Eric Danziger, CEO of Trump Hotel Group, which under his leadership has launched two new hotel brands, Scion and American Idea, gave the audience of more than 1,800 a jolt when he said, "There is room for new brands because some other brands should be shot in the head or put out to pasture."

However, he did admit that myriad brands are tough to swallow for a hotel owner buying into a brand family. "It's hard to imagine an owner that bought into a company and now there is 30 brands coming through that same system. It might be good for the customer but may not be the best for an owner."

Still, the addition of new brands, whether organically or through M&A, is a way to grow scale, something David Kong, CEO of Best Western Hotels & Resorts said is so vital in today's hospitality landscape. Best Western during the conference announced a new soft brand to target the upper-midscale market—it's third such affiliation program.

"Scale is vitally important," he said. "If you don’t have it, it's hard to compete. Marriott can spend so much more money on everything, from technology to sales and marketing. So for smaller hotel companies, it's harder to compete.

"New brands attract new customers, and there is now a dizzying array of choices, but people want choice."

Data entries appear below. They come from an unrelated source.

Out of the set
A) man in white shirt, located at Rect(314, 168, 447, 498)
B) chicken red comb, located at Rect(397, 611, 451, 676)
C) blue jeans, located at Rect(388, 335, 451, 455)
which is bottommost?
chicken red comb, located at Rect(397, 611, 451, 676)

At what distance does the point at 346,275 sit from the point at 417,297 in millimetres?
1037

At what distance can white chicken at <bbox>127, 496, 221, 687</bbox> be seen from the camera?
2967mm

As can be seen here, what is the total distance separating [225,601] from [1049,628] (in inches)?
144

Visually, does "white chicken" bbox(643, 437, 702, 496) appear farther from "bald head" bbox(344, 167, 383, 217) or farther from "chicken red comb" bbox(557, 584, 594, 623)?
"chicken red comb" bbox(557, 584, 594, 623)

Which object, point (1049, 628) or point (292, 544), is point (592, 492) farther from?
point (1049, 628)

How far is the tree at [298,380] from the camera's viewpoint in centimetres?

Geoff Ballotti, CEO of Wyndham Hotel Group, which totals 18 brands, not surprisingly doesn't think there are too many brands in the marketplace. "We are distributors filling needs," he said. "It's about distribution and contribution for owners."

According to Dave Johnson, president and CEO of Aimbridge Hospitality, loyalty has never been more important. As a management company with more than 400 hotels, Johnson said he has a holistic view of brands. "Loyalty programs drive revenue," he said. 

He aded that he believes consolidation within the industry will continue and there will be proliferation not just of brands, but, specifically, soft brands. "There are assets out there and consumers like that uniqueness," he said. 

Scale, meanwhile, comes with technology and expense. In the hotel industry, technology is akin to an arms war, and with each new product that is rolled out, brands, owners and operators must decide what to invest in and if there is a true ROI from it—in addition to fulfilling an actual guest need.

Daniziger is no Luddite, but is concerned about the industry using technology as a crutch or replacement for true customer service. "Our industry relies to much on technology and we get away from the basics," he said. "We add too many layers between guests and employees and are we actually initiating things a customer really wants and values? Let's get back to the business of hospitality."

But according to Ballotti, technology, he said, "has never mattered more," a distinction that comes with being responsible for thousands of hotels versus a handful.  

Noting the record-breaking pipeline numbers, most accept that development will continue and not be bottled up. Further, lenders are still making it opportunistic to build. "We are still in a great low debt environment," said Michael Barnello, president and CEO of LaSalle Hotel Properties. 

However, he admitted, that cheap debt invites new supply, which is a sworn enemy of hotel owners, like LaSalle. "When the cost of debt becomes unattractive, supply will come down, which provides a breather," he said.

Kong remarked about the glut of new supply coming into top 25 markets that "it’s hard to find a good location. It's good, then, to look at secondary markets. 

Aimbridge's Johnson heralded the comeback of the CMBS market and agreed with Barnello on the attractiveness of cheap debt.

On the next great market to build in, Johnson quipped, "wherever Amazon's new headquarters is going."